### WRITTEN REQUEST
Using the text about the original Pennsylvania Station, decide whether each statement is true: (a) the station opened to the public in 1910; (b) demolition began in the spring of 1963; (c) a new Madison Square Garden was built where the station had stood. Answer yes or no for each, quoting the words of the text that decide it.

+++ DOCUMENT SECTION

Thirty years ago I was waiting for a train on the Amtrak concourse at Penn Station in New York, when I noticed a large framed black-and-white photograph hanging on the side of a pillar. The photo showed what looked like the inside of a great Roman temple, with stone walls, enormous fluted Corinthian columns, and a vaulted coffered ceiling with large lunette windows. I’d never seen this place before and thought it might be a photo of Grand Central Terminal, New York’s other major train station, but then I read the caption and it said “Penn Station, 1910.” I looked around for a long moment and thought, No way is this the same building as that. Then I saw another photo, showing what looked like a giant greenhouse but with no green; columns and arches of steel and glass fanning out overhead and in all directions, with austere chandeliers and a great clock hanging from above, gates and railings and staircases below. Turns out I was standing not far from the very spot where that photo had been taken eight decades prior, and again, I couldn’t believe that the dingy, oppressive, glorified underground mall around me was the same place.
These images were of the main waiting hall and train concourse, respectively, of perhaps the greatest work of urban architecture ever erected in the United States, the original Pennsylvania Station designed by the renowned architectural firm of McKim, Mead & White. Opened to the public in 1910, it was a grand gateway to the City; a palace of honey-colored Travertine marble inside a fortress of pink Milford granite, with that great steel-and-glass concourse evoking the great train sheds of Europe while ingeniously moving people vertically and horizontally between concourses, trains, entrances and exits. It was a masterpiece of form and function.
Most people know the rest of the story; by the 1950s train travel had lost its edge to both the automobile and the airplane, and the old station turned grimy as the neighborhood around it deteriorated. Inside, all that beautiful marble faded, and those grand spaces and vistas grew cluttered with advertising and retail kiosks, as the once-great Pennsylvania Railroad struggled to make ends meet and had to cut back on maintenance and cleaning. Then an absurd new ticketing facility invaded the main waiting hall, disrupting the flow of foot traffic, its enormous fluorescent-lit clamshell canopy plunging the great room into a funereal darkness.
Finally, one drizzly morning in October 1963, the first of the great stone eagles perched atop the station’s columned entranceways was lifted from its perch and lowered to the ground. Bit by bit, section by section, the stone was jackhammered into oblivion and the steel was cut away, the still-working train station buried forever under concrete slabs as McKim’s masterpiece came down, and a new Madison Square Garden and adjoining office tower went up in its place.
When New York finally realized what it had lost, a new historic-preservation movement was born, one that helped save Grand Central Terminal from suffering the same fate as its lamented West Side counterpart. When, many years later, I discovered what Penn Station had once been, I did what I always do when something piques my interest: learned as much as I could. I picked up a copy of “The Late Great Pennsylvania Station” by Lorraine B. Diehl, and Steven Parissien’s “Pennsylvania Station” from the Phaidon Architecture in Detail series. I took a couple of the walking tours with Ms. Diehl that were sponsored by the 34th Street Partnership, examining the remnants of the original building that could still be found within the nooks and crannies and working spaces of the existing facility. Whenever I’d venture into the City, I’d keep my eyes open for any bits of glass flooring, steel and brass rails, signage, etc., still peeking out from the shadows of history.

++++++
+++ DATASET CONTENT

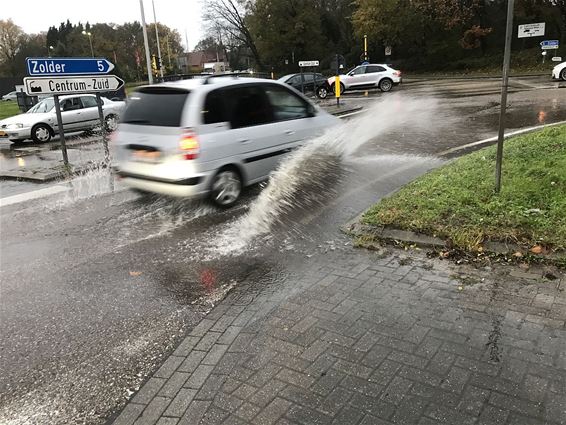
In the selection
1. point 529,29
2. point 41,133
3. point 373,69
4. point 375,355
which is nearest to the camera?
point 375,355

++++++

### OUTPUT BELOW
(a) Yes: "Opened to the public in 1910"
(b) No: "one drizzly morning in October 1963"
(c) Yes: "a new Madison Square Garden and adjoining office tower went up in its place"